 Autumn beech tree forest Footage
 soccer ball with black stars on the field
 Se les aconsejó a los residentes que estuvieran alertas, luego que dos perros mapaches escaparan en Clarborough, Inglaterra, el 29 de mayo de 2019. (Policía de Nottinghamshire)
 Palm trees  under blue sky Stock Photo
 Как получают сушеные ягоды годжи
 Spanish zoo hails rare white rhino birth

+ + + + +

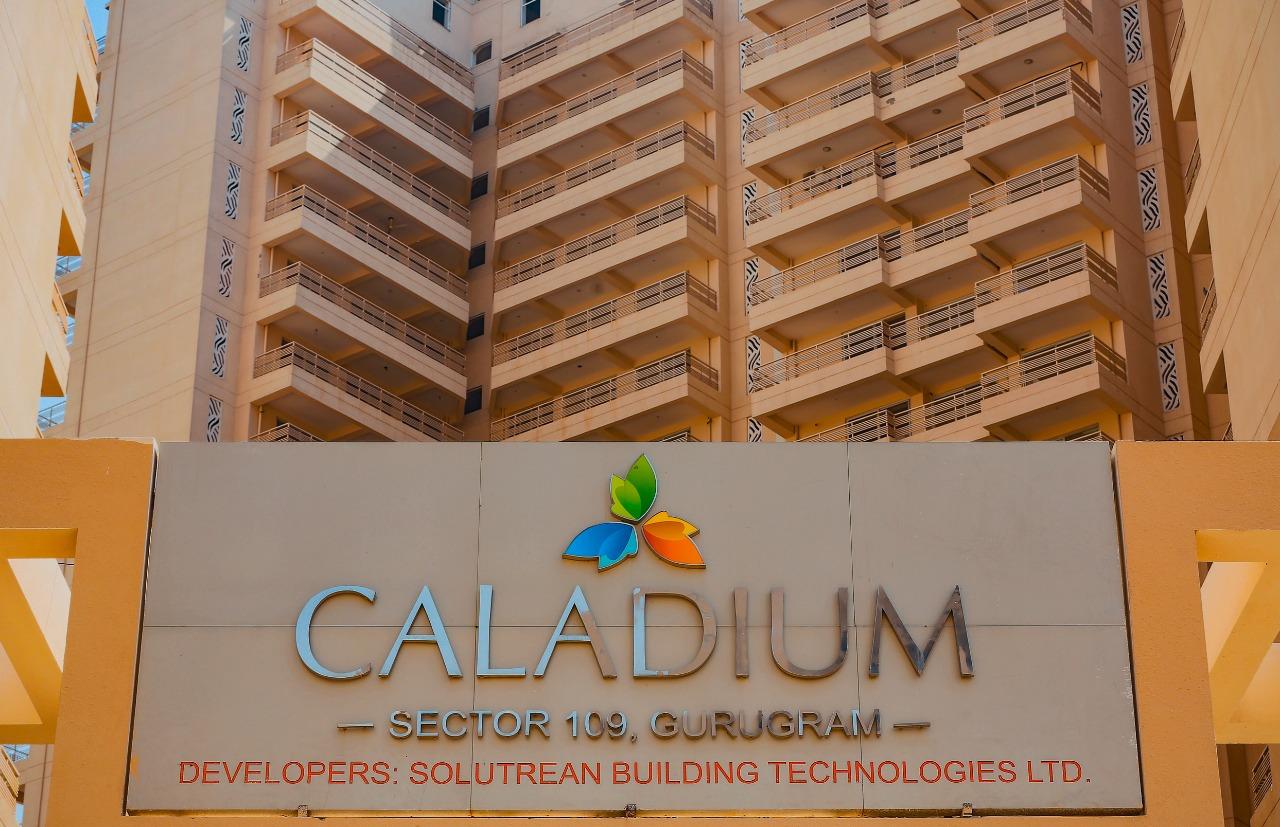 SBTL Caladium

+ + + + +

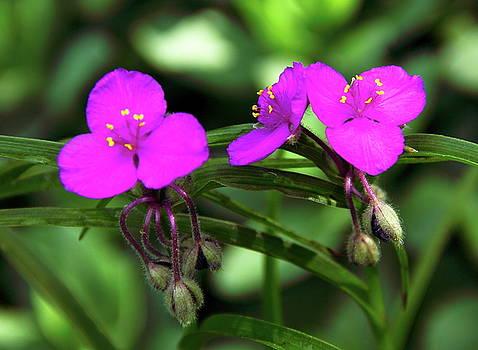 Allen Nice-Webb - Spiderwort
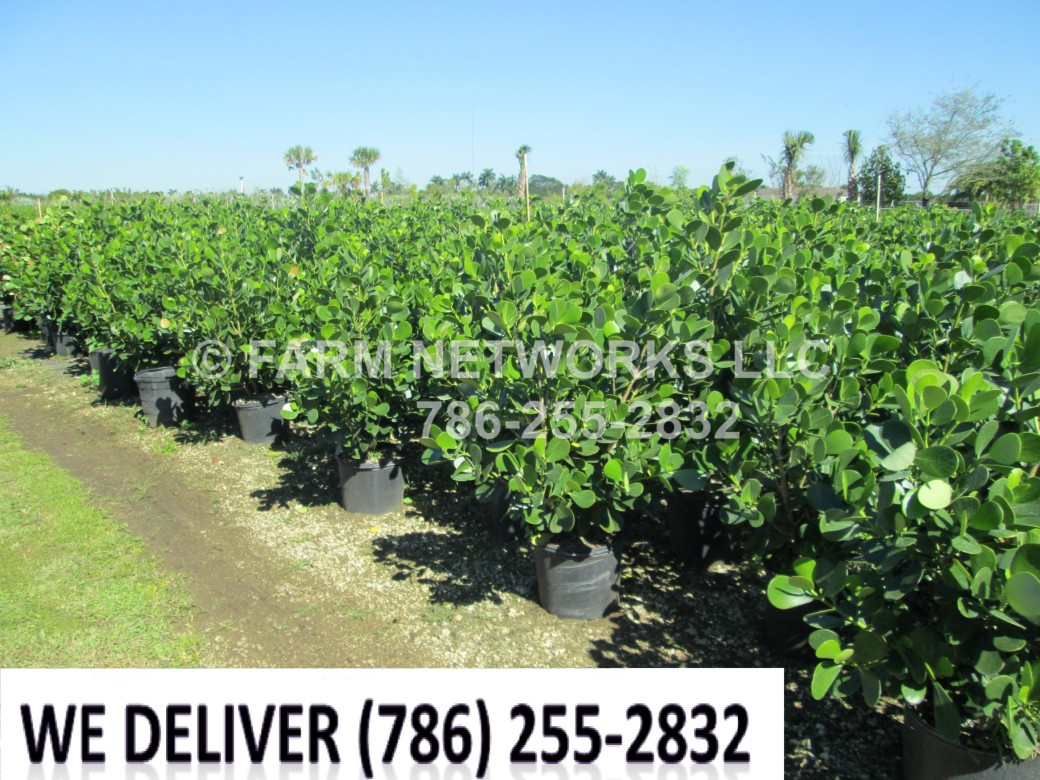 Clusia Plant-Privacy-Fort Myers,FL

+ + + + +

What is required
From the material above, set down exactly the lines between the line holding "Как получают сушеные ягоды годжи" and the line holding "Spanish zoo hails rare white rhino birth", inclusive. Include nothing else.

Solution to this problem
 Как получают сушеные ягоды годжи
 Spanish zoo hails rare white rhino birth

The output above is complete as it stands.